* Document extract *
= = = =
Tuesday, October 21, 2008

Repeat after me

Barack Obama is not a terrorist.

Barack Obama will not raise your taxes if you make under $250K a year.

Barack Obama will not pull troops out of Iraq or Afghanistan without the advice and input of the military leadership. He will begin to pull out of both areas in a responsible manner as soon as he can.

Barack Obama will make sure that if you have adequate health care, you keep it. He will also make sure that every person in this country has access to affordable health care and that people will not be denied coverage based on preexisting conditions.

The Obama and McCain financial plans have both been analyzed by independent experts. Obama's was given a higher rating.

If you think it is a problem that Obama may be President with a Democratic controlled Congress, you should also think that it was a problem that President Bush had 6 years with a Republican controlled Congress.

And let me say this: for the last 8 years I have been in the political minority in this country. I did not use that as an excuse to act like an ass. Now that I am in the majority, it seems, I still refuse to stoop as low as those of you who disagree with me.

Not once have I attacked McCain's integrity, his patriotism, or used his personal life against him. Not once have I posted a Photoshopped picture of McCain or Palin made to look like the devil or a character from Star Trek or any other unflattering character. I have not made accusations without basis, I have not linked to articles that were written by liberals in a condescending, snarky tone to back up my statements and opinions.

I have more respect for myself and you than that.

And I sincerely hope that IF Obama wins, this will end the snarky, bitchy comments from you. Because when W won the last 2 times, I was bitterly disappointed. But I didn't threaten to move to Canada, I didn't moan and whine, I didn't continue the divisiveness. I am sick of this campaign, but I am MORE sick of people who will not listen to reason, who can't be dissuaded from arguments that are based on rumors and innuendo, who continue to be disrespectful of my opinions even as I try my damndest to be respectful of theirs.

8 comments:

  1. Forgive me, but don’t you think that Obama does “terrorize” some people -- People that are afraid of losing power, influence, and a tax system that favors passive income (capital gains) over wages ?

    I glad that you cite the tax question. The current talking points of “socialism” and “income redistribution” are confusing the real issue. Who pays taxes and how should the tax base be allocated is the real question.
= = = =
* Exercise *
From the blog post about Barack Obama, copy the part starting with "Barack Obama will make" and going on through "a higher rating.". The listing that comes next has nothing to do with the text.

* Data shown *
= = = =
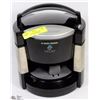 Image 1 : BLACK & DECKER LIDS OFF AUTOMATIC JAR OPENER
= = = =
* Result of this task *
Barack Obama will make sure that if you have adequate health care, you keep it. He will also make sure that every person in this country has access to affordable health care and that people will not be denied coverage based on preexisting conditions.

The Obama and McCain financial plans have both been analyzed by independent experts. Obama's was given a higher rating.